Experiments with the aim of improving the computational efficiency of SOTA object detection algorithms.
DEIM (DEIM: DETR with Improved Matching for Fast Convergence, Huang et al. 2024) is the current SOTA in real-time object detection. When looking through the code base, I noticed that they don't make use of some of the modern improvements to transformer computational efficiency, such as GQA (GQA: Training Generalized Multi-Query Transformer Models from Multi-Head Checkpoints, Ainslie et al. 2023). These transformer improvements can significantly reduce memory overhead and speed up inference, making them particularly attractive for real-time systems. This work seeks to investigate whether the addition of these techniques is able to improve the SOTA in real-time object detection.
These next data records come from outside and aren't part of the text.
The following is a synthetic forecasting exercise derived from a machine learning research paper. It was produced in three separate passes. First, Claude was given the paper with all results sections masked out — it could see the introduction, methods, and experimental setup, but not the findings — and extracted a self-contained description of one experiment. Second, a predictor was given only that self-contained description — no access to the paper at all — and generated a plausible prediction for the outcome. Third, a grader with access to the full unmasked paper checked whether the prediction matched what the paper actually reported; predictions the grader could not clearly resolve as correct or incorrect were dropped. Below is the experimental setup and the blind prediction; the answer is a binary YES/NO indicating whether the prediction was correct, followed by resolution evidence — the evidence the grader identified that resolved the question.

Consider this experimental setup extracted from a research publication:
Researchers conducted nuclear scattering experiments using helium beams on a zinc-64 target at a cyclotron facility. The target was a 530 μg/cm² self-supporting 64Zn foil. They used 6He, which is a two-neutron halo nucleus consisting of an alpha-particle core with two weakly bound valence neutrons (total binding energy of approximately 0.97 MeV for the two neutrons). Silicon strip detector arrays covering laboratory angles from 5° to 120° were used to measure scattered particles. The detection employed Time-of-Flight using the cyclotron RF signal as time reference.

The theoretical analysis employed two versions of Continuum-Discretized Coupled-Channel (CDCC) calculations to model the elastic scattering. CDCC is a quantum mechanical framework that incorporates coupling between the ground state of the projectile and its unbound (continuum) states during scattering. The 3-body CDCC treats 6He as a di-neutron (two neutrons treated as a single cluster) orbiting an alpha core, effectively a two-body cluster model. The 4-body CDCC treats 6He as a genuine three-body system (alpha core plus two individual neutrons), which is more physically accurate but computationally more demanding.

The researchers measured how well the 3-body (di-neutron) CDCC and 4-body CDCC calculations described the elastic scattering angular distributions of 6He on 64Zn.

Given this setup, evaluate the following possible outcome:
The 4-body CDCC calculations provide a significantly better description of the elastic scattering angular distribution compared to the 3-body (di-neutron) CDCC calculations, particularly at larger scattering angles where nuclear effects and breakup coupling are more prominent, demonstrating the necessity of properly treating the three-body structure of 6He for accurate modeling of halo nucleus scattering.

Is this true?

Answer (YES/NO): NO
A large part of the code in this work comes from the repository that is associated with the publication, DEIM, as this work is a continuation of that work. Please star DEIM, and cite the original paper, if you use it in your work or find it otherwise useful:
@misc{huang2024deim,
title={DEIM: DETR with Improved Matching for Fast Convergence},
author={Shihua Huang, Zhichao Lu, Xiaodong Cun, Yongjun Yu, Xiao Zhou, and Xi Shen},
year={2024},
eprint={2412.04234},
archivePrefix={arXiv},
primaryClass={cs.CV}
}
The changes I made to the code are my own, and are not associated with the authors or publishers of the original work.